All lines below must be repeated exactly, with the pictures omitted.

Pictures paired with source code

______________________________

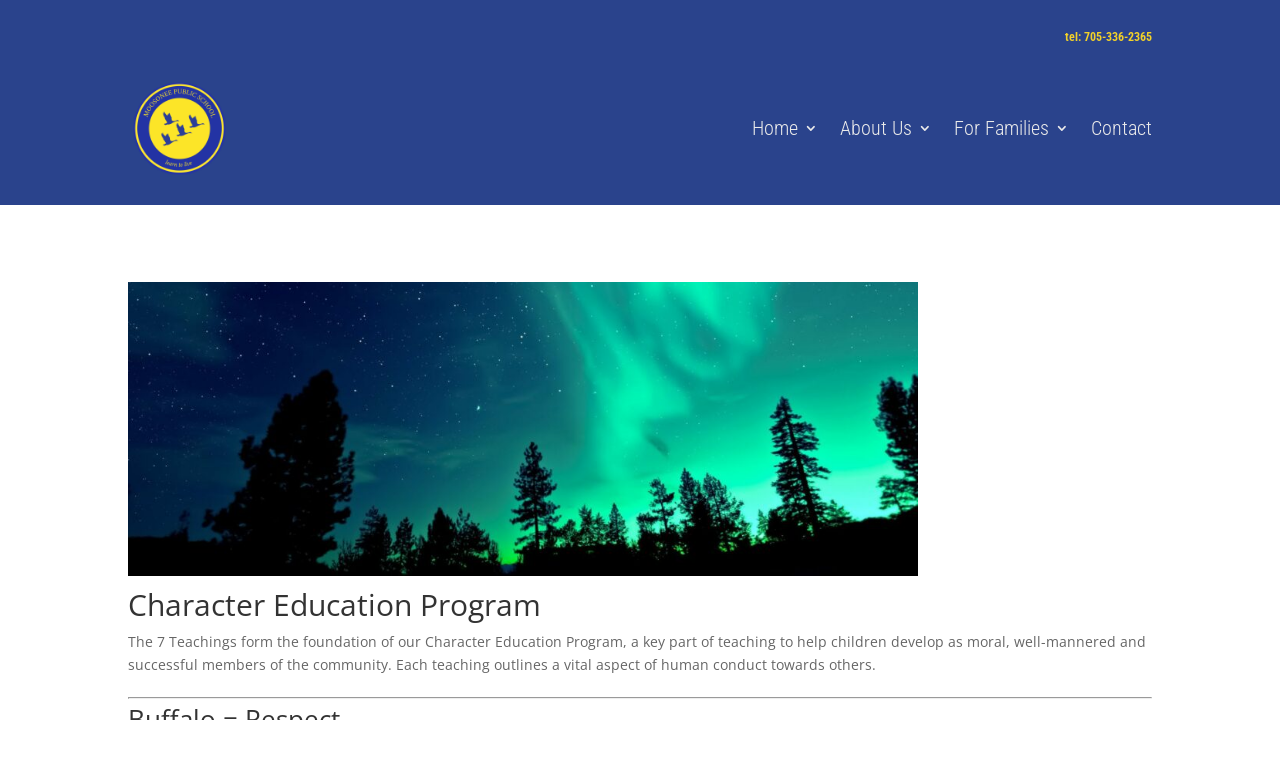

--- FILE ---
content_type: text/css
request_url: https://moosoneepublic.ca/wp-content/et-cache/1036/et-core-unified-tb-1992-tb-1993-deferred-1036.min.css?ver=1747190204
body_size: 278
content:
.et_pb_section_0_tb_header{min-height:82.4px}.et_pb_section_0_tb_header.et_pb_section{padding-top:0px;padding-bottom:0px;background-color:#2a438c!important}.et_pb_text_0_tb_header.et_pb_text{color:#f2d129!important}.et_pb_text_0_tb_header{font-family:'Roboto Condensed',Helvetica,Arial,Lucida,sans-serif;font-weight:700;font-size:12px}.et_pb_menu_0_tb_header.et_pb_menu ul li a{font-family:'Roboto Condensed',Helvetica,Arial,Lucida,sans-serif;font-weight:300;font-size:20px;color:#eaeaea!important}.et_pb_menu_0_tb_header.et_pb_menu{background-color:RGBA(255,255,255,0)}.et_pb_menu_0_tb_header.et_pb_menu .nav li ul{background-color:#eaeaea!important;border-color:#a6995b}.et_pb_menu_0_tb_header.et_pb_menu .et_mobile_menu{border-color:#a6995b}.et_pb_menu_0_tb_header.et_pb_menu .nav li ul.sub-menu a{color:#2a438c!important}.et_pb_menu_0_tb_header.et_pb_menu .et_mobile_menu,.et_pb_menu_0_tb_header.et_pb_menu .et_mobile_menu ul{background-color:RGBA(255,255,255,0)!important}.et_pb_menu_0_tb_header .et_pb_menu_inner_container>.et_pb_menu__logo-wrap,.et_pb_menu_0_tb_header .et_pb_menu__logo-slot{width:13%;max-width:100%}.et_pb_menu_0_tb_header .et_pb_menu_inner_container>.et_pb_menu__logo-wrap .et_pb_menu__logo img,.et_pb_menu_0_tb_header .et_pb_menu__logo-slot .et_pb_menu__logo-wrap img{height:auto;max-height:none}.et_pb_menu_0_tb_header .mobile_nav .mobile_menu_bar:before,.et_pb_menu_0_tb_header .et_pb_menu__icon.et_pb_menu__search-button,.et_pb_menu_0_tb_header .et_pb_menu__icon.et_pb_menu__close-search-button,.et_pb_menu_0_tb_header .et_pb_menu__icon.et_pb_menu__cart-button{color:#2ea3f2}.et_pb_section_0_tb_footer.et_pb_section{padding-top:29px;padding-bottom:17px;background-color:#737268!important}.et_pb_row_0_tb_footer.et_pb_row{padding-top:0px!important;padding-bottom:0px!important;padding-top:0px;padding-bottom:0px}.et_pb_text_0_tb_footer.et_pb_text{color:#a6995b!important}.et_pb_text_0_tb_footer{font-family:'Roboto Condensed',Helvetica,Arial,Lucida,sans-serif;font-weight:700}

______________________________

**Exercise solution**
--- FILE ---
content_type: text/css
request_url: https://moosoneepublic.ca/wp-content/et-cache/1036/et-core-unified-tb-1992-tb-1993-deferred-1036.min.css?ver=1747190204
body_size: 278
content:
.et_pb_section_0_tb_header{min-height:82.4px}.et_pb_section_0_tb_header.et_pb_section{padding-top:0px;padding-bottom:0px;background-color:#2a438c!important}.et_pb_text_0_tb_header.et_pb_text{color:#f2d129!important}.et_pb_text_0_tb_header{font-family:'Roboto Condensed',Helvetica,Arial,Lucida,sans-serif;font-weight:700;font-size:12px}.et_pb_menu_0_tb_header.et_pb_menu ul li a{font-family:'Roboto Condensed',Helvetica,Arial,Lucida,sans-serif;font-weight:300;font-size:20px;color:#eaeaea!important}.et_pb_menu_0_tb_header.et_pb_menu{background-color:RGBA(255,255,255,0)}.et_pb_menu_0_tb_header.et_pb_menu .nav li ul{background-color:#eaeaea!important;border-color:#a6995b}.et_pb_menu_0_tb_header.et_pb_menu .et_mobile_menu{border-color:#a6995b}.et_pb_menu_0_tb_header.et_pb_menu .nav li ul.sub-menu a{color:#2a438c!important}.et_pb_menu_0_tb_header.et_pb_menu .et_mobile_menu,.et_pb_menu_0_tb_header.et_pb_menu .et_mobile_menu ul{background-color:RGBA(255,255,255,0)!important}.et_pb_menu_0_tb_header .et_pb_menu_inner_container>.et_pb_menu__logo-wrap,.et_pb_menu_0_tb_header .et_pb_menu__logo-slot{width:13%;max-width:100%}.et_pb_menu_0_tb_header .et_pb_menu_inner_container>.et_pb_menu__logo-wrap .et_pb_menu__logo img,.et_pb_menu_0_tb_header .et_pb_menu__logo-slot .et_pb_menu__logo-wrap img{height:auto;max-height:none}.et_pb_menu_0_tb_header .mobile_nav .mobile_menu_bar:before,.et_pb_menu_0_tb_header .et_pb_menu__icon.et_pb_menu__search-button,.et_pb_menu_0_tb_header .et_pb_menu__icon.et_pb_menu__close-search-button,.et_pb_menu_0_tb_header .et_pb_menu__icon.et_pb_menu__cart-button{color:#2ea3f2}.et_pb_section_0_tb_footer.et_pb_section{padding-top:29px;padding-bottom:17px;background-color:#737268!important}.et_pb_row_0_tb_footer.et_pb_row{padding-top:0px!important;padding-bottom:0px!important;padding-top:0px;padding-bottom:0px}.et_pb_text_0_tb_footer.et_pb_text{color:#a6995b!important}.et_pb_text_0_tb_footer{font-family:'Roboto Condensed',Helvetica,Arial,Lucida,sans-serif;font-weight:700}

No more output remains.